"Im Zentrum Moskaus gibt es in einer Ausstellung furchtbare Gotteslästerung. Wir laufen dort hin, um das zu liquidieren", hatte der Moskauer Rechtsradikale Dmitri Zorionow den Übergriff Freitagnachmittag auf Twitter angekündigt. Danach war Zorionow, der in Russland unter seinem Pseudonym "Enteo" bekannt ist und der seit einigen Jahren eine lose Gruppierung namens "Gottes Wille" anführt, in die staatliche Manege gegangen. Diese Kunsthalle befindet sich in Wurfweite der Kreml-Mauern.

Mit einer Handvoll Mitstreitern, so zeigten veröffentlichte Videos, machte Zorionow-Enteo dort zunächst seinen Unmut über die gezeigte Ausstellung kund und erklärte, dass diese seine religiösen Gefühle verletzten würden. Abschließend warfen die Aktivisten Exponate zu Boden und wurden schließlich von der Polizei vorübergehend festgenommen.
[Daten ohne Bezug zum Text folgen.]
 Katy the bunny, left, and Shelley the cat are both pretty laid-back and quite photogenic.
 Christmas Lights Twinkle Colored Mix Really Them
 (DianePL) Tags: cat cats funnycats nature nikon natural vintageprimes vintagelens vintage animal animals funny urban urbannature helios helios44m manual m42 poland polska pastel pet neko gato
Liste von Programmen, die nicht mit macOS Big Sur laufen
Anwesende Security-Leute waren zuvor passiv geblieben.

Nach Angaben der Manege wurden zumindest vier Arbeiten des 1986 verstorbenen Künstlers Wadim Sidur beschädigt und teils auch zerstört. Dem Vernehmen nach ist die Rede von vier Linolplatten, die im Stil der europäischen Nachkriegsmoderne Szenen aus der Leidensgeschichte Jesu Christi zeigen. Alle betroffenen Werke, die im Rahmen der am Donnerstag eröffneten Gruppenausstellung "Skulpturen, die wir nicht sehen" gezeigt wurden, gehören der Manege und befinden sich somit in russischem Staatsbesitz.
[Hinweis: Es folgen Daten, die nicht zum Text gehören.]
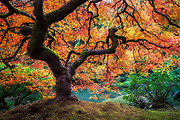 A Japanese Maple in Portland, Oregon.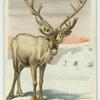 The Reindeer.
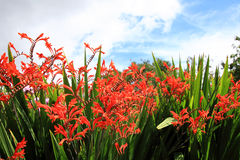 Crocosmia 'Lucifer' Royalty Free Stock Images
Der in erster Linie als Bildhauer tätige Wadim Sidur hat sich in seiner Kunst vor allem mit menschlichem Leid beschäftigt, er gilt mittlerweile als Klassiker der sowjetischen und russischen Kunstgeschichte. In einem österreichischen Kontext könnte er mit Künstlern wie Alfred Hrdlicka oder Bruno Gironcoli verglichen werden. Sidur, der aus seiner jüdischen Abstammung nie ein Hehl gemacht hat, ist einer breiteren russischen Öffentlichkeit insbesondere für Skulpturen und Denkmäler zum Holocaust bekannt. Ob der Übergriff von "Gottes Willen" auch antisemitisch motiviert war, ist nicht klar - Enteo wollte dies am Samstag nicht bestätigen. "Wenn Andersgläubige über Jesus Christus lästern ist das ein noch schlimmeres Verbrechen als normalerweise", sagte der Rechtsradikale jedoch im Gespräch mit der APA.

Enteo bestritt gleichzeitig, mit seiner Aktion Gesetze verletzt zu haben und erklärte, dass gegen ihn kein Strafverfahren eingeleitet worden sei. Seinerseits beschuldigte er die Manege, mit ihrer Ausstellung "religiösen Hass" zu schüren und damit gegen den berüchtigten Paragrafen 282 des russischen Strafrechts verstoßen zu haben. Mit diesem Paragrafen waren seit 2003 wiederholt Ausstellungskuratoren in Russland strafrechtlich verfolgt worden, die zeitgenössische Kunstwerke zu religiösen Themen präsentiert hatten.

Wsewolod Tschaplin, ein hochrangiger Vertreter der Russisch-orthodoxen Kirche, als deren eifriger Anhänger sich Enteo ausgibt, forderte am Freitag sowohl die Aktivisten als auch als die Manege zur Einhaltung der Gesetze auf. Eine deutliche Verurteilung von "Gottes Willen" unterließ er.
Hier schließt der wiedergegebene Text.